Llama 3.1 405B vs Mixtral 8x22B
Head-to-head specifications
| Metric | Llama 3.1 405B | Mixtral 8x22B | Difference |
|---|---|---|---|
| MMLU (general capability) | 88.6% | 77.8% | +10.8% |
| Context window | 128K tokens | 64K tokens | — |
| Price (input / output per 1M) | Open weights | Open weights | — |
| Access | Open weights | Open weights | — |
- Llama 3.1 405B leads general capability (MMLU 88.6% vs 77.8%).
- Llama 3.1 405B offers the larger context window, useful for long documents and codebases.
Verdict: Llama 3.1 405B or Mixtral 8x22B?
Llama 3.1 405B advantages
- General capability (+12%)
- Context window (+50%)
Mixtral 8x22B advantages
- No decisive advantage on the tracked metrics.
Which should you choose?
- Choose the Llama 3.1 405B if you need the strongest reasoning and accuracy.

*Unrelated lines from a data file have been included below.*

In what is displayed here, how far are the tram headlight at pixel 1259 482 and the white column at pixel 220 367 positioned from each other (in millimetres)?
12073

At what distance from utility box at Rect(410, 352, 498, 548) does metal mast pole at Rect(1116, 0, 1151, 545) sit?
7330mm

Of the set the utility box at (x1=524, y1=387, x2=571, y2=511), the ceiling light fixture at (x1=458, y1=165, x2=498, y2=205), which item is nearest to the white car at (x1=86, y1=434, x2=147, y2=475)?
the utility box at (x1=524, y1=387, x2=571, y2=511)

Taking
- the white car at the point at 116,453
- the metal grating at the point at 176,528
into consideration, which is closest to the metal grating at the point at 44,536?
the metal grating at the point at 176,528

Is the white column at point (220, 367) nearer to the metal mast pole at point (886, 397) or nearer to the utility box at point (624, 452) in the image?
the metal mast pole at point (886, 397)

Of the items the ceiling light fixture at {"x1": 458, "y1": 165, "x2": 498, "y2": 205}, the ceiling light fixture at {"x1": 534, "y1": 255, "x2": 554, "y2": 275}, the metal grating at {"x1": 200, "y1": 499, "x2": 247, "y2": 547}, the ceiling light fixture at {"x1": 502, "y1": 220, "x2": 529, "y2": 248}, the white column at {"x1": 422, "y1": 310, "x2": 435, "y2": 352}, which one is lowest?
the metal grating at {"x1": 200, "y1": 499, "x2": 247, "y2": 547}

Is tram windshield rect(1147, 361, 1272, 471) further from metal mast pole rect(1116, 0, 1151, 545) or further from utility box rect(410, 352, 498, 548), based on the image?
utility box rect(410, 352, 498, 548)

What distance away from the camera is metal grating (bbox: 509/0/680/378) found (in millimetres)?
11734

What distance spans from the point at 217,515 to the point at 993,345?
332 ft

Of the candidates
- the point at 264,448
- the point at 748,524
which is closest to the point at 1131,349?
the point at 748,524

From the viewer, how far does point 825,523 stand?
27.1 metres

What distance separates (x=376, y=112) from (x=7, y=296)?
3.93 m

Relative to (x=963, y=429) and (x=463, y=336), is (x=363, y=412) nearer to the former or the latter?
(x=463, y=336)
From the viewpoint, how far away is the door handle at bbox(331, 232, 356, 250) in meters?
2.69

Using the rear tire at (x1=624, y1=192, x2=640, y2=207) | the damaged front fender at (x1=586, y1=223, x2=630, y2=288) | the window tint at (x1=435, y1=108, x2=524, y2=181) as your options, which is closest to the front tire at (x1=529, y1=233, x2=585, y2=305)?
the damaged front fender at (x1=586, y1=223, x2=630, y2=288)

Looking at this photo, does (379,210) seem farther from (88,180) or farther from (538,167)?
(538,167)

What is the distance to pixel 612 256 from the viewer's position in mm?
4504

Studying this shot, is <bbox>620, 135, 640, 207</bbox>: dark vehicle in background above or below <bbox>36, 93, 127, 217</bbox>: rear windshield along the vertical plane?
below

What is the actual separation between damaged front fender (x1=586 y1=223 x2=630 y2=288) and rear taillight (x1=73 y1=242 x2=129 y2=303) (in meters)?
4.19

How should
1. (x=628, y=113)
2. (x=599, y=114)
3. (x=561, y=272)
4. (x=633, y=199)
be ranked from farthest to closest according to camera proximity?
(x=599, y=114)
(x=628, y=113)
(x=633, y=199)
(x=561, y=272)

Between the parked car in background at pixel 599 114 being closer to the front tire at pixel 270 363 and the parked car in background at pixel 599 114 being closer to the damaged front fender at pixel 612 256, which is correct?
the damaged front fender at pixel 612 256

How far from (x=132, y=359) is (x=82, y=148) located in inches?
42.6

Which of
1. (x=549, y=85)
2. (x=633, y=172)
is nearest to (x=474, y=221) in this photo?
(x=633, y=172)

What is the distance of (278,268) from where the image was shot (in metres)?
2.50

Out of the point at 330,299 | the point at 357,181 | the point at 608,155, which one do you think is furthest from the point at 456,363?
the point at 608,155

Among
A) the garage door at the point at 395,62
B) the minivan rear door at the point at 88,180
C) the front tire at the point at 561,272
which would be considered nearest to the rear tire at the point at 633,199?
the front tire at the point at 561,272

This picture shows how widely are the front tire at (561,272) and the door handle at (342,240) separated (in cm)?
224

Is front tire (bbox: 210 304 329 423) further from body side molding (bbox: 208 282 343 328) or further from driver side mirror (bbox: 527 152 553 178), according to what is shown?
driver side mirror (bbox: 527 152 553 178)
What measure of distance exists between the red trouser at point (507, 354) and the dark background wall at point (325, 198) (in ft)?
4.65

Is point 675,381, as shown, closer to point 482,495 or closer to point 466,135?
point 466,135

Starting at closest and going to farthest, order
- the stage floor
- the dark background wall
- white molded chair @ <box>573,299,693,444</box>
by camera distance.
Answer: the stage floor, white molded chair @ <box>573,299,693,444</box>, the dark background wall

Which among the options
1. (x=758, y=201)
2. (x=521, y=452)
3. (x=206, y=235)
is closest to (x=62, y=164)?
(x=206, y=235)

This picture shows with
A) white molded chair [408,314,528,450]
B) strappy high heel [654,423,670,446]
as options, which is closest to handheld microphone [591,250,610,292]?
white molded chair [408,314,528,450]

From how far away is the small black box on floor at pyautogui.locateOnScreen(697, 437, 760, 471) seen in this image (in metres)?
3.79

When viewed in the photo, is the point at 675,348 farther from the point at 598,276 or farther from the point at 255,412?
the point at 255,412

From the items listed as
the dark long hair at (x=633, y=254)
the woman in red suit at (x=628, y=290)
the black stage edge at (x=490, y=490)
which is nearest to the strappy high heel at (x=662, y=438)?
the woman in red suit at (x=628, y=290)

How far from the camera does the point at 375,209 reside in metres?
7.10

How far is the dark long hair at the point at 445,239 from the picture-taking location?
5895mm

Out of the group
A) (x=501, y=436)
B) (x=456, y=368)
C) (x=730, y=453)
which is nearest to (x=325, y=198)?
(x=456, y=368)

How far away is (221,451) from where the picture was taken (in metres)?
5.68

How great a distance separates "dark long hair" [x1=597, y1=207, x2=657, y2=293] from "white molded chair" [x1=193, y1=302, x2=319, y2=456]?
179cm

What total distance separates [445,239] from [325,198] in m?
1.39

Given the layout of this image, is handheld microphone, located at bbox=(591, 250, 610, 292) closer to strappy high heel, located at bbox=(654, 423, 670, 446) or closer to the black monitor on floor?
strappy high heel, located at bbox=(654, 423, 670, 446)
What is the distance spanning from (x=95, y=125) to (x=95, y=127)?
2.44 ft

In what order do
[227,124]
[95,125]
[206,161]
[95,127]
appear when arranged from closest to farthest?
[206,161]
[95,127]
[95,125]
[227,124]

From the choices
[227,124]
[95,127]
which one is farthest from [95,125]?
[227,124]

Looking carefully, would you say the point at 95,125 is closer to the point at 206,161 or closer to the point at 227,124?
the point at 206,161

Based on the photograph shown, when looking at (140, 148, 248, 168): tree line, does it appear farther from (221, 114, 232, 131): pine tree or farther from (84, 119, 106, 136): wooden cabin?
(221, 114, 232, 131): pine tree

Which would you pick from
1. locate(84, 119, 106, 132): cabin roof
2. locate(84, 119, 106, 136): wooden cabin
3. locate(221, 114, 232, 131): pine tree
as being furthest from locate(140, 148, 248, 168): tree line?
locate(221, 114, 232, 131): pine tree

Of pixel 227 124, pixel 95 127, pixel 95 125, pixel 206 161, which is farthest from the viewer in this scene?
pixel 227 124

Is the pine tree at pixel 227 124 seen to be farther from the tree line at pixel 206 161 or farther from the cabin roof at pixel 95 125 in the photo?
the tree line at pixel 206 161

- Choose the Llama 3.1 405B if you work with long documents or large codebases.
Value for money
Both are open-weight models you can self-host, so running cost depends on your own infrastructure rather than API pricing.
Llama 3.1 405B vs Mixtral 8x22B: which should you choose?
Llama 3.1 405B — Meta large language model (2024) with a 128K-token context window and an MMLU score of 88.6%, released with open weights.
Mixtral 8x22B — Mistral AI large language model (2024) with a 64K-token context window and an MMLU score of 77.8%, released with open weights.
Llama 3.1 405B vs Mixtral 8x22B: Llama 3.1 405B scores higher on the MMLU benchmark. Llama 3.1 405B leads general capability (MMLU 88.6% vs 77.8%). Llama 3.1 405B offers the larger context window, useful for long documents and codebases.
Capability and reasoning
On MMLU — a 57-subject benchmark of general knowledge and reasoning — the Llama 3.1 405B scores 88.6% versus 77.8%. MMLU is a useful proxy for raw knowledge but does not capture instruction-following, coding, tool use, latency or safety, so treat it as one signal among several.
Context window
The Llama 3.1 405B handles up to 128K tokens per request, which sets how much documentation, transcript or code it can reason over at once — decisive for retrieval-augmented and long-document workflows.
Pricing and access
Llama 3.1 405B is open weights and Mixtral 8x22B is open weights. Proprietary models bill per token via API; open-weight models can be self-hosted, trading per-call cost for infrastructure you manage. For production, weigh throughput, rate limits and data-residency needs alongside headline price.
The verdict
Both are credible choices in the ai model comparison space; the specification table above lays out every metric so you can weigh the trade-offs that matter to you. Pick the one whose strengths line up with how you will actually use it.
Frequently asked questions
Is the Llama 3.1 405B better than the Mixtral 8x22B?
Llama 3.1 405B is the clearly stronger overall choice, winning most of the dimensions that matter. Llama 3.1 405B leads general capability (MMLU 88.6% vs 77.8%).
What is the main difference between the Llama 3.1 405B and the Mixtral 8x22B?
Llama 3.1 405B leads general capability (MMLU 88.6% vs 77.8%). Llama 3.1 405B offers the larger context window, useful for long documents and codebases.
Which is better value?
Both are open-weight models you can self-host, so running cost depends on your own infrastructure rather than API pricing.
Which should I choose?
Choose the Llama 3.1 405B if you need the strongest reasoning and accuracy. Choose the Llama 3.1 405B if you work with long documents or large codebases.
Methodology
Large language models are compared on the MMLU benchmark (a widely-cited 57-subject test of general knowledge and reasoning, reported as a percentage), maximum context window, and published API pricing per million input and output tokens. Open-weight models can also be self-hosted. Benchmarks capture only part of real-world quality, which also depends on tool use, latency, safety and task fit.